Use case: Run tests on main while developing on a feature branch.

Hooks

Git hooks run scripts at specific points in the Git workflow.

| Hook | When | Use Case | |---|---|---| | pre-commit | Before commit | Lint, format, run fast tests | | commit-msg | After message written | Enforce commit message format | | pre-push | Before push | Run full test suite | | post-merge | After merge | Update dependencies | | pre-receive | Server-side, before accepting push | Enforce policies |

Husky (JS), pre-commit (Python), cargo-husky (Rust): Frameworks for managing hooks.

Monorepo Tools

Managing large monorepos (one repo, many projects).

Bazel (Google): Build system for monorepos. Hermetic builds. Caches aggressively. Supports many languages.

Nx (JS/TS): Monorepo toolkit. Dependency graph. Affected commands (only build/test what changed).

Turborepo: Fast monorepo build system. Remote caching. Incremental builds.

Advantages of monorepos: Atomic cross-project changes. Shared tooling.
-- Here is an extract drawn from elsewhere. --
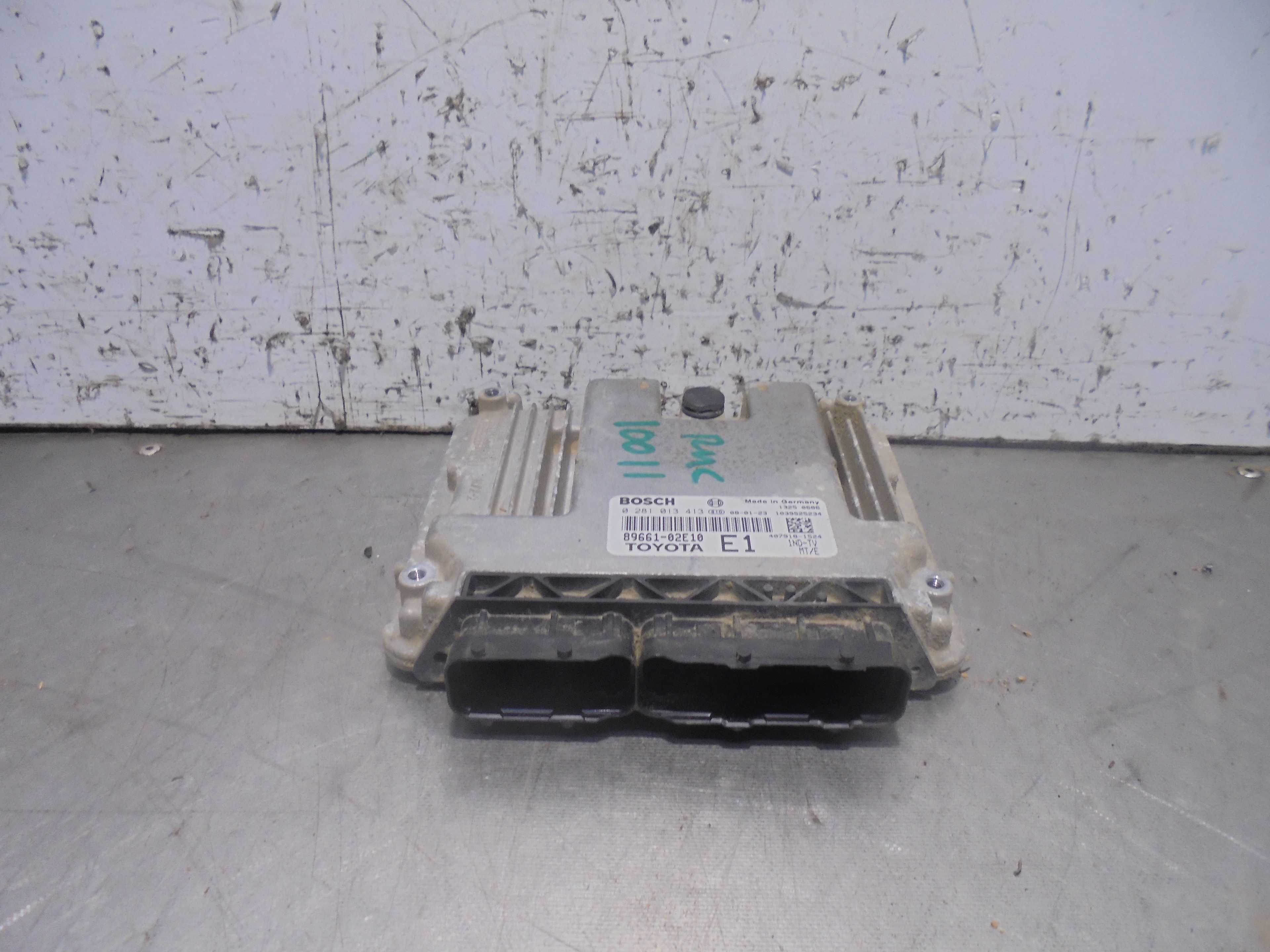 Recambio de centralita motor uce para toyota auris active referencia OEM IAM 8966102E10 BOSCH 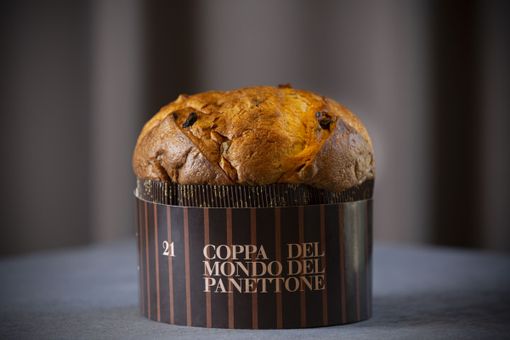 Sua maestà il panettone. Sotto: Claudio Colombo Sua maestà il panettone. Sotto: Claudio Colombo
Easier code sharing. Single source of truth. (Used by Google, Facebook, Microsoft.)

Disadvantages: Large repo size. Slower cloning. Needs specialized tooling. Access control is harder.

Applications in CS

  • Collaboration: Git is the universal standard for code collaboration. GitHub, GitLab, Bitbucket.
  • Code review: PRs/MRs enable structured review. Comments, approvals, CI checks.
  • CI/CD: Git push triggers automated build, test, and deploy pipelines.
  • Auditing: Git history provides a complete audit trail of who changed what and when.
  • Deployment: Git tags mark releases. Gitops (ArgoCD, Flux) deploy from Git state.
  • Documentation: Docs versioned alongside code. Docs-as-code workflow.